Document passage.
[Start of section]
Relations between the US and Cambodia have warmed considerably since the US withdrew direct aid to the Cambodian government in 1997, after a coup by the Cambodian People's Party (CPP) of Prime Minister Hun Sen against their coalition government partner, the FUNCINPEC party.
In addition to deeply entrenched impunity for human rights violators, other key human rights issues include the lack of integrity and independence within Cambodia's court system, attacks on freedom of expression and pluralism, and the government's chronic inaction on legal reform. Those who speak out to defend their homes, their jobs, and their rights increasingly face threats and physical attacks, including trade union leaders, opposition party members, journalists, activist Buddhist monks, and community activists defending their land and natural resources.
In addition, the gap has widened between wealthy city dwellers and impoverished farmers in the countryside, exacerbated by large-scale forced evictions of tens of thousands of urban poor, illegal confiscation of farmers' land, and pillaging of the natural resources on which people in the countryside depend for their livelihood. Military units are often wrongfully deployed to carry out forced and violent evictions of villagers whose ownership claims to the land have never been properly or fairly dealt with by a court.
To make matters worse, the Cambodian government announced this week that it is terminating the World Bank's $24 million land titling program after the Bank and key donors, including the United States, called on the government to stop forced evictions until fair and transparent land dispute and resettlement policies are in place.
[End of section]
Extracted page text data:
[Start of section]
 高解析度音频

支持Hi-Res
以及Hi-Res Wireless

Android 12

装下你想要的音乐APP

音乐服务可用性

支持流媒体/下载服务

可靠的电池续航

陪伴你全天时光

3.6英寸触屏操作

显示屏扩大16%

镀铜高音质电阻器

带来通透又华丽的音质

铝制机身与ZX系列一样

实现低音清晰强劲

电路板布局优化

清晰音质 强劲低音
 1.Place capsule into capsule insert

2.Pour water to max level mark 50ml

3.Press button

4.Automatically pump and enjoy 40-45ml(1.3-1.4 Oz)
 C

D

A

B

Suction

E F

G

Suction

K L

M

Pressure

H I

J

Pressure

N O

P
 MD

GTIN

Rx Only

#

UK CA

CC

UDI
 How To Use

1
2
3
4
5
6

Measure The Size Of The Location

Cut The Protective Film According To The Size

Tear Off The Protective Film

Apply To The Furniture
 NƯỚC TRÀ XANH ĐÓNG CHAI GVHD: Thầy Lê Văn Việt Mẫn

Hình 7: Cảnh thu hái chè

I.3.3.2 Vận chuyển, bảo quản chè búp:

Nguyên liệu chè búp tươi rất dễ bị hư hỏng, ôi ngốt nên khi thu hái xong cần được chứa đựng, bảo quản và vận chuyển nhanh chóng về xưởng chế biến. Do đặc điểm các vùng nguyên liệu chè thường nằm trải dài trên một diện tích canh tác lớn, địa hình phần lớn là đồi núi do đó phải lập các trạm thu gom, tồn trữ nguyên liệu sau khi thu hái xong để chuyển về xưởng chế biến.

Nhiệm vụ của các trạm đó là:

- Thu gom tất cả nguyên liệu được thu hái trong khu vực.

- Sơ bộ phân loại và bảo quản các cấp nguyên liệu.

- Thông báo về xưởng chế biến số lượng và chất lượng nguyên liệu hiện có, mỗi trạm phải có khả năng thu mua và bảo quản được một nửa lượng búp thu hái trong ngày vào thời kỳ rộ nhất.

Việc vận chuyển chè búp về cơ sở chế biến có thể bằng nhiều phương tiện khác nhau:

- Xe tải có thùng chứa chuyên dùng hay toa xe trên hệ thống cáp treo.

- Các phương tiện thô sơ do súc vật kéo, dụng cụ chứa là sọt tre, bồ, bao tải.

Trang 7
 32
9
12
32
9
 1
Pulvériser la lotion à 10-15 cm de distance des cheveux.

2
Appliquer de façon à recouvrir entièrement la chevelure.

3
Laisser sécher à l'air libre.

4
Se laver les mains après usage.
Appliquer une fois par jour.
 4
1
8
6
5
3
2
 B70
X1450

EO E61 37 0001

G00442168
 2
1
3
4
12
[End of section]
Problem to solve.
Answer these questions from the Cambodia text:
1. In what year did the US withdraw direct aid to the Cambodian government?
2. What is often wrongfully deployed to carry out forced and violent evictions of villagers?
3. What is the value of the World Bank land titling program the Cambodian government said it is terminating?

Response box.
1. 1997
2. Military units
3. $24 million